Start by selecting fresh ingredients such as cucumber, lettuce, peppers, sprouts, onion, tomato, grated carrot or beetroot, snap peas, green beans and baby sweetcorn. You can add more of the ones you enjoy and less of the ingredients that are not your favourite. You can avoid the salad dressing, and ask for a few lemon wedges instead.

Go for protein

Next add a source of protein to your salad. This could include a spoonful or two of beans, a small handful of nuts or seeds, or a few strips of grilled skinless chicken.

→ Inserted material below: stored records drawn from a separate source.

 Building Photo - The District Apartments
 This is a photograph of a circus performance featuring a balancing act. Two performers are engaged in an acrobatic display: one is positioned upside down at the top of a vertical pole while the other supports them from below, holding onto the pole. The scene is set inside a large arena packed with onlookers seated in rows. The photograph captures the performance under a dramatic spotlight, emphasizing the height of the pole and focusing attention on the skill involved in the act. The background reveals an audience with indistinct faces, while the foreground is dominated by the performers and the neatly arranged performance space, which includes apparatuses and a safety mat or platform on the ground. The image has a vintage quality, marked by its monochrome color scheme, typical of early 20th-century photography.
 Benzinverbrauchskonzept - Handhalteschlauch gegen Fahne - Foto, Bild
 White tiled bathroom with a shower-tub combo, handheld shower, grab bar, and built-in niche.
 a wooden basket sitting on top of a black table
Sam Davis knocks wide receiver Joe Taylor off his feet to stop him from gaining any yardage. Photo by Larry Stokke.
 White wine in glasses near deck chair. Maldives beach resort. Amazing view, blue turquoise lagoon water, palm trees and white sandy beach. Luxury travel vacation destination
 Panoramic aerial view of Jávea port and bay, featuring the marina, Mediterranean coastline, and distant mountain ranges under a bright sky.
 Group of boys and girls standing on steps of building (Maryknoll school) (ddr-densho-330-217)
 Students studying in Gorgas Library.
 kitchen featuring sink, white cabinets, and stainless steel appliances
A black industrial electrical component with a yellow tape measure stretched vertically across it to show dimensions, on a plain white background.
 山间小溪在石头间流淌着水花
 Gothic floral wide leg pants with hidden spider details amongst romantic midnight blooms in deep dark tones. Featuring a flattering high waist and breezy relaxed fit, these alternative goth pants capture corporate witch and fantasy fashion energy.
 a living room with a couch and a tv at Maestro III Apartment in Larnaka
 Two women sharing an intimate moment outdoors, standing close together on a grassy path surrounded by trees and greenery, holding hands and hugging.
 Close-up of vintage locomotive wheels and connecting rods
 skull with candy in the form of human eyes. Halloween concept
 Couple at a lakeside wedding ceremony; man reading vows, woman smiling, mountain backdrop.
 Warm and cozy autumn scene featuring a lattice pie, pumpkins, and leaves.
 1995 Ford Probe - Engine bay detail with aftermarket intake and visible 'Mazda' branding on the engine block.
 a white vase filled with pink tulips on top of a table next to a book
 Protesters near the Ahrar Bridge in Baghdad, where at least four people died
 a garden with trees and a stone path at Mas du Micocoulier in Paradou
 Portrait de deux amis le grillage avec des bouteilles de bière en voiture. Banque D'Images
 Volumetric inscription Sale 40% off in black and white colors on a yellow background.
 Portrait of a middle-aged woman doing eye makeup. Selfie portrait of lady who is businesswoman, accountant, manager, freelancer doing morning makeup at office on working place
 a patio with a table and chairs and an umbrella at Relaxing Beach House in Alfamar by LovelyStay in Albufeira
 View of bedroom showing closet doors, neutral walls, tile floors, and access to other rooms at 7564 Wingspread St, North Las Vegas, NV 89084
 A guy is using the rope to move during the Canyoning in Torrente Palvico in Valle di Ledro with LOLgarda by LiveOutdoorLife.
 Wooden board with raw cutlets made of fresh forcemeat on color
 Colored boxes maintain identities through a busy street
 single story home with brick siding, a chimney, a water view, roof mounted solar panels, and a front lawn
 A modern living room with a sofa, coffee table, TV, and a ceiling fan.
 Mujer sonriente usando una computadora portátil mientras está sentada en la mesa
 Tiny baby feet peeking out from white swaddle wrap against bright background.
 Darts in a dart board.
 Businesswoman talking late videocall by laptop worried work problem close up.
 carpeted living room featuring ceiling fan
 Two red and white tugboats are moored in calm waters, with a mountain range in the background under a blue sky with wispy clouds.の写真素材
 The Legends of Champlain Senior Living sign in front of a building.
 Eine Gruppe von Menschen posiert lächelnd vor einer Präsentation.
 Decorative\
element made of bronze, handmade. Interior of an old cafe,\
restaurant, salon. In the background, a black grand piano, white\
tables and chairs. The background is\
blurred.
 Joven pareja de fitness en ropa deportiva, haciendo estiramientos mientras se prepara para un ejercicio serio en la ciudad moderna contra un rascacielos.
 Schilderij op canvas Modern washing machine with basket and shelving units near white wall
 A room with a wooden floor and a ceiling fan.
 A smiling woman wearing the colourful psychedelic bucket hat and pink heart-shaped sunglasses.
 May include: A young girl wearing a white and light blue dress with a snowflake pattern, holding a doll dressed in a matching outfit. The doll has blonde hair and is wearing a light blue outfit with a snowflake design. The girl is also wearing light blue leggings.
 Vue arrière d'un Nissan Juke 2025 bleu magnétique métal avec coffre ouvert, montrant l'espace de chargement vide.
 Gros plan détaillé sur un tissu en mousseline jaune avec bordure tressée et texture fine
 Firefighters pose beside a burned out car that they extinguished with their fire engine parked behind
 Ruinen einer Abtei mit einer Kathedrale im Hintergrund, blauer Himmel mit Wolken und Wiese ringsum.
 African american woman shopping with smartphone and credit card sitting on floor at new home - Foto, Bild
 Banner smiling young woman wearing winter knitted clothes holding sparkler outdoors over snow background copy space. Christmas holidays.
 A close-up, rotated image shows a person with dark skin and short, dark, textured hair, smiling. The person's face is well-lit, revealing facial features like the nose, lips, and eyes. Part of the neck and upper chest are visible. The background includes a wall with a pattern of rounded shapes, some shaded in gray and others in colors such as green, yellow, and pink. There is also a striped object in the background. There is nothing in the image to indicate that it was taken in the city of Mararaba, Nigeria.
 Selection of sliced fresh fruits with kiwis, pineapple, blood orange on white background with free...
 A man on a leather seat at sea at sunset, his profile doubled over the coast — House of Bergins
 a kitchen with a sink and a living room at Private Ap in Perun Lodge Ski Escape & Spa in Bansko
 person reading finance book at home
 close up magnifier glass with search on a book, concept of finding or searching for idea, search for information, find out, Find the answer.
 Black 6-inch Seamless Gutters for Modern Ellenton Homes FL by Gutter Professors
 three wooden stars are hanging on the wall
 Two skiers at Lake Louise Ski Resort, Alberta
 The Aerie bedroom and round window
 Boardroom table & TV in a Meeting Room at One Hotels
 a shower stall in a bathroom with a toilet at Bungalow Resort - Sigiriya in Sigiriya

Protein is great for weight loss as it helps to keep us feeling full and builds muscle at the same time.

Look out!

Watch out for ingredients that may be high in fat calories, such as bacon bits, croutons or any food that may be deep fried and loaded with butter or oil...and ditch the dressing!

Unknown ingredients

If you require more information about the ingredients, ask the waiter or restaurant assistant. For example, ask whether tofu or low-fat cheeses are available, or how the salad dressing was prepared.

Moderation

Remember to select some ingredients in moderation. For example, whilst nuts are healthy, they can add a great number of calories if overeaten, so add a small portion and enjoy their wonderful crunch and flavour.